Treating hair loss in women requires choosing from variety of options

May 1, 2010

Vancouver, British Columbia - Various factors have to be addressed before a clinician decides what is the best course of management for a woman who is experiencing hair loss, according to an expert.

Vancouver, British Columbia - Various factors have to be addressed before a clinician decides what is the best course of management for a woman who is experiencing hair loss, according to an expert.

“There is variety (in hair loss) in how women present to our office,” explains Jerry Shapiro, M.D., F.R.C.P.C., director of the University of British Columbia Hair Clinic in Vancouver, British Columbia, and adjunct professor at New York University specializing in scalp disorders. “When we think of female-pattern hair loss, we think of the Ludwig’s classification, but there are a variety of ways in which women present.”

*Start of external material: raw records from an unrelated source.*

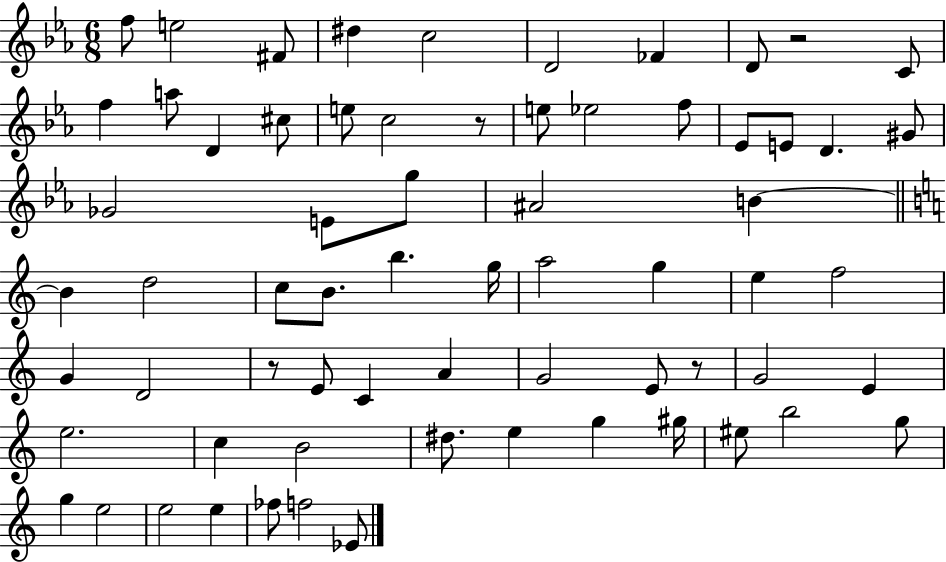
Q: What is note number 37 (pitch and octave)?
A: F5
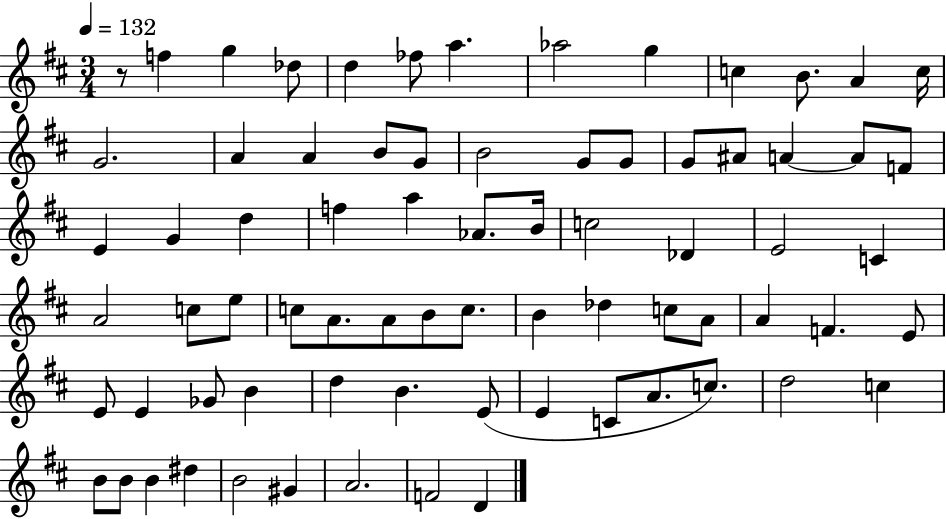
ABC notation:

X:1
T:Untitled
M:3/4
L:1/4
K:D
z/2 f g _d/2 d _f/2 a _a2 g c B/2 A c/4 G2 A A B/2 G/2 B2 G/2 G/2 G/2 ^A/2 A A/2 F/2 E G d f a _A/2 B/4 c2 _D E2 C A2 c/2 e/2 c/2 A/2 A/2 B/2 c/2 B _d c/2 A/2 A F E/2 E/2 E _G/2 B d B E/2 E C/2 A/2 c/2 d2 c B/2 B/2 B ^d B2 ^G A2 F2 D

The classification has increasing stages, I through III, which correspond to increasing widths of the mid-line part, Dr. Shapiro explains. By the age of 70, 38 percent of women have female-pattern hair loss. Hair loss is categorized as scarring or nonscarring.

Different types

There are different types of hair loss that should be part of the differential diagnoses of the clinician, including trichotillomania, or compulsive hair pulling. A condition such as trichotillomania can be improved with counseling, cognitive behavioral therapy or pharmacotherapy (antidepressants).

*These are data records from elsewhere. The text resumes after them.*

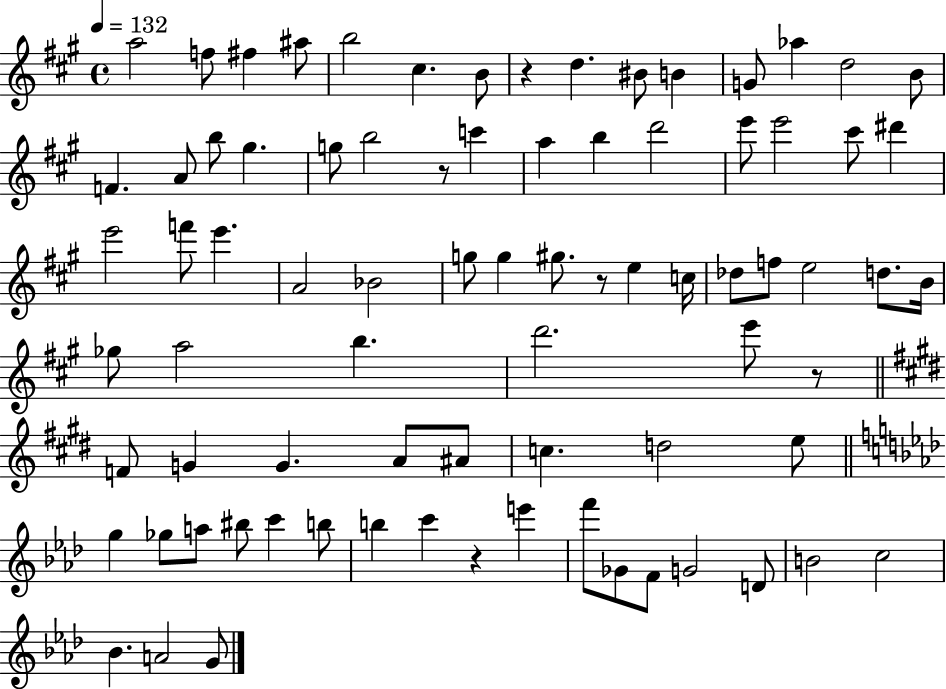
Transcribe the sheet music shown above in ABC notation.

X:1
T:Untitled
M:4/4
L:1/4
K:A
a2 f/2 ^f ^a/2 b2 ^c B/2 z d ^B/2 B G/2 _a d2 B/2 F A/2 b/2 ^g g/2 b2 z/2 c' a b d'2 e'/2 e'2 ^c'/2 ^d' e'2 f'/2 e' A2 _B2 g/2 g ^g/2 z/2 e c/4 _d/2 f/2 e2 d/2 B/4 _g/2 a2 b d'2 e'/2 z/2 F/2 G G A/2 ^A/2 c d2 e/2 g _g/2 a/2 ^b/2 c' b/2 b c' z e' f'/2 _G/2 F/2 G2 D/2 B2 c2 _B A2 G/2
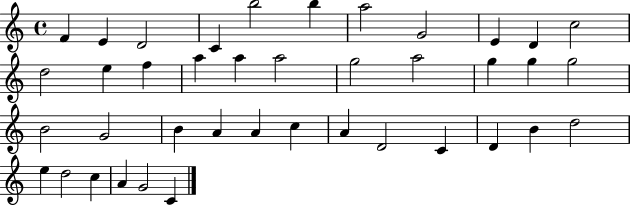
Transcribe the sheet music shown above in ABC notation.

X:1
T:Untitled
M:4/4
L:1/4
K:C
F E D2 C b2 b a2 G2 E D c2 d2 e f a a a2 g2 a2 g g g2 B2 G2 B A A c A D2 C D B d2 e d2 c A G2 C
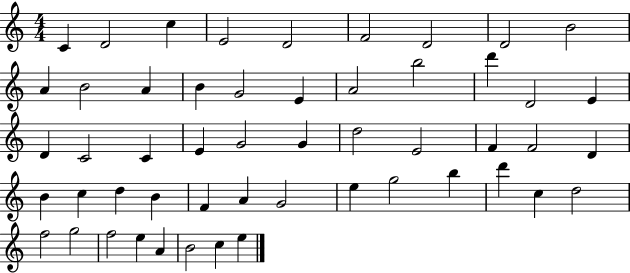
X:1
T:Untitled
M:4/4
L:1/4
K:C
C D2 c E2 D2 F2 D2 D2 B2 A B2 A B G2 E A2 b2 d' D2 E D C2 C E G2 G d2 E2 F F2 D B c d B F A G2 e g2 b d' c d2 f2 g2 f2 e A B2 c e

Women affected by hair loss who present with a “Christmas tree pattern” of hair loss, where hair thinning is more evident in the frontal portion of the scalp, are good candidates for hair transplantation, Dr. Shapiro tells Dermatology Times.

Techniques and treatments

One of the more effective techniques of hair transplantation is follicular-unit transplantation. It’s key that patients have sufficient hair density in the occipital area of the scalp to yield the necessary number of grafts and have no visible scarring.

Clinicians should take photographs of patients from several views to get a better idea of the pattern of hair loss of the patients, according to Dr. Shapiro. Baseline photographs should be captured, with photographs being taken on subsequent visits for the purpose of comparison. Treatment of up to one year may be necessary before significant improvement occurs.

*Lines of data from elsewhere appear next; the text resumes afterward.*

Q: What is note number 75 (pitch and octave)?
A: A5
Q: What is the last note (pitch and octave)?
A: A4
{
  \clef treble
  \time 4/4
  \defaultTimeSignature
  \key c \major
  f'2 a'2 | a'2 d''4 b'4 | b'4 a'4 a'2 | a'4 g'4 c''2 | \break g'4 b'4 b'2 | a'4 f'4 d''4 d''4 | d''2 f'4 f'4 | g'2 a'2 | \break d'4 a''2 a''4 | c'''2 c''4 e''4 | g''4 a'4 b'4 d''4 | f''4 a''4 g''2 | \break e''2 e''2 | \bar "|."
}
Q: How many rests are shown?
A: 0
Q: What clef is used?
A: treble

The Food and Drug Administration (FDA) has approved topical 2 percent minoxidil solution to treat female-pattern hair loss. Some surgeons are using the solution in addition to hair transplantation to optimize the outcome. When patients present with hair loss that involves limited patches that affect less than 50 percent of the scalp, the choice of treatment is intralesional corticosteroid injections.

Other therapies to address hair loss in women include anthralin, psoralen and ultraviolet A (PUVA) therapy, and anti-androgens.

Alternatives

When patients do not respond to topical 2 percent minoxidil formulation, clinicians may consider more aggressive management by using a 5 percent minoxidil formulation, which is not yet approved by the FDA. One clinical trial found increased incidences of hypertrichosis and contact dermatitis in patients who received the 5 percent minoxidil formulation compared to those who received the 2 percent solution.

The role of androgens in alopecia is being studied in an ongoing fashion. In one study of 109 patients, 38.5 percent of women with moderate-to-severe alopecia had biochemical hyperandrogenemia. “It’s important to look for signs and symptoms of androgen excess,” Dr. Shapiro says, adding if patients do have androgen excess, they should undergo a comprehensive endocrine workup.

If the endocrine examination proves that anti-androgens are warranted as a therapy, patients of reproductive age need to be on oral contraceptives while taking the anti-androgens, for the anti-androgen agents are recognized as teratogens.

“Every time you change the birth control pill, you change the endocrine milieu of the hair follicle,” Dr. Shapiro says, advising clinicians not to change a patient’s contraceptive medication. “If you change the endocrine milieu, you can make female pattern hair loss worse.”

One anti-androgen agent that Dr. Shapiro is initiating in some of his pre-menopausal patients who experience hair loss is finasteride, but it is not FDA-approved.

Clinicians should also check for the levels of iron in patients since iron deficiency can be contributing to diffuse hair loss. If the level of iron is less than 70 mg per milliliter, it’s recommended that patients use dietary supplement to increase their ferritin levels.

When women present with a condition such as lichen planopilaris (LPP), dermatologists have traditionally been at a loss to manage the condition, according to Dr. Shapiro. A variety of therapies have been initiated to respond to the condition, with the latest being immunosuppressive drugs such as mycophenolate mofetil and alefacept.

“Many dermatologists don’t have a good feel of what to do to treat LPP,” Dr. Shapiro says, noting patients can have intense pruritus and extreme itchiness.

It is beneficial to employ dermoscopy to enhance clinical features when patients with LPP present to a dermatologist, Dr. Shapiro adds.

Disclosures: Dr. Shapiro is a consultant for Johnson & Johnson and a speaker for Merck.